→ EXERCISE DESCRIPTION
Every line from the line containing "From these items" through the final line below is to be repeated exactly; no other line is.

Spatial reasoning dataset excerpts:
┄┄┄┄┄┄┄┄┄┄
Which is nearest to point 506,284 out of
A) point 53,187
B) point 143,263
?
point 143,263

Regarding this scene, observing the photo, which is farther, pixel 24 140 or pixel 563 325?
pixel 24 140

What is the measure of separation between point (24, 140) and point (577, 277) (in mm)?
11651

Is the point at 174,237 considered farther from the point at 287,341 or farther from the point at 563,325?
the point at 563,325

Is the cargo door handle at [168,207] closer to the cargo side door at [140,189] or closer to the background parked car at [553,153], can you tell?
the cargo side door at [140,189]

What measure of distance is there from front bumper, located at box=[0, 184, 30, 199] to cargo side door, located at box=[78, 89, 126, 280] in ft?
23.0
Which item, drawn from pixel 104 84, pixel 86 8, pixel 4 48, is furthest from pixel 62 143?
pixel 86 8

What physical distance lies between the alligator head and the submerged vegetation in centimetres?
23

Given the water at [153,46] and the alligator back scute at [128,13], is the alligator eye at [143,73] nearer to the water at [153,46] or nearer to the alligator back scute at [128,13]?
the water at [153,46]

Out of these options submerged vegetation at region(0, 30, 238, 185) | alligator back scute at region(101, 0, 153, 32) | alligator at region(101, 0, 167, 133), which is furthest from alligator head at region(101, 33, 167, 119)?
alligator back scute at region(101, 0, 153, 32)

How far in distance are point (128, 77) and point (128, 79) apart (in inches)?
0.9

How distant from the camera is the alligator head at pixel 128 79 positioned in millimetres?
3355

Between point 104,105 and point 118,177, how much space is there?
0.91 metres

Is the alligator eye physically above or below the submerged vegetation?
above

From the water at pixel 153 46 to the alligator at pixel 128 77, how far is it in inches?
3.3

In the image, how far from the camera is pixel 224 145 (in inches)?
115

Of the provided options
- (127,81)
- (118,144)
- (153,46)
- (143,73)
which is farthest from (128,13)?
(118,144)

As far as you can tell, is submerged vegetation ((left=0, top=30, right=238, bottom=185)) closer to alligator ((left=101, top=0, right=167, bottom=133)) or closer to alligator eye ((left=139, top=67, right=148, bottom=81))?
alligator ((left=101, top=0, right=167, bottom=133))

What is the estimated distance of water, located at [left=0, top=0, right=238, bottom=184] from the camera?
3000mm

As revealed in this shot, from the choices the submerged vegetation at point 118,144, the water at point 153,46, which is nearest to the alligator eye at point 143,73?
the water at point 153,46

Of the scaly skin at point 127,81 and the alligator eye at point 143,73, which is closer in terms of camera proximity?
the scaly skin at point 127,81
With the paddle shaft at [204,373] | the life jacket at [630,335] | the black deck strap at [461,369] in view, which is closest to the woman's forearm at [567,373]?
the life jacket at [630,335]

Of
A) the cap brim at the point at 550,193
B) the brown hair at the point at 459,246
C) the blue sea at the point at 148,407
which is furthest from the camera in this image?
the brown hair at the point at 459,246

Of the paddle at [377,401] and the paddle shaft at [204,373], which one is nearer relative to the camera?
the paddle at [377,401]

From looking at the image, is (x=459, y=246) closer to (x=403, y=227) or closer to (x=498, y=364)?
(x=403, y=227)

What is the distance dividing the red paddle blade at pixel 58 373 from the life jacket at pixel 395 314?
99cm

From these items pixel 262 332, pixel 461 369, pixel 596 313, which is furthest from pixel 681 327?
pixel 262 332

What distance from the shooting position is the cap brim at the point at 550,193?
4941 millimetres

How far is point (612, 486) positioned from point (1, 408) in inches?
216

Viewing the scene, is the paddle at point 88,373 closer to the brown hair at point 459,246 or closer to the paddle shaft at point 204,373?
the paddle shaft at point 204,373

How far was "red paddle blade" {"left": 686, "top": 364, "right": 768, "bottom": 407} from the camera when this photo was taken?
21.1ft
┄┄┄┄┄┄┄┄┄┄
→ OUTPUT OF THE TASK
From these items pixel 262 332, pixel 461 369, pixel 596 313, which is furthest from pixel 681 327?
pixel 262 332

What distance from the shooting position is the cap brim at the point at 550,193?
4941 millimetres

How far is point (612, 486) positioned from point (1, 408) in inches?
216

Viewing the scene, is the paddle at point 88,373 closer to the brown hair at point 459,246 or closer to the paddle shaft at point 204,373?
the paddle shaft at point 204,373

How far was "red paddle blade" {"left": 686, "top": 364, "right": 768, "bottom": 407} from the camera when this photo was taken?
21.1ft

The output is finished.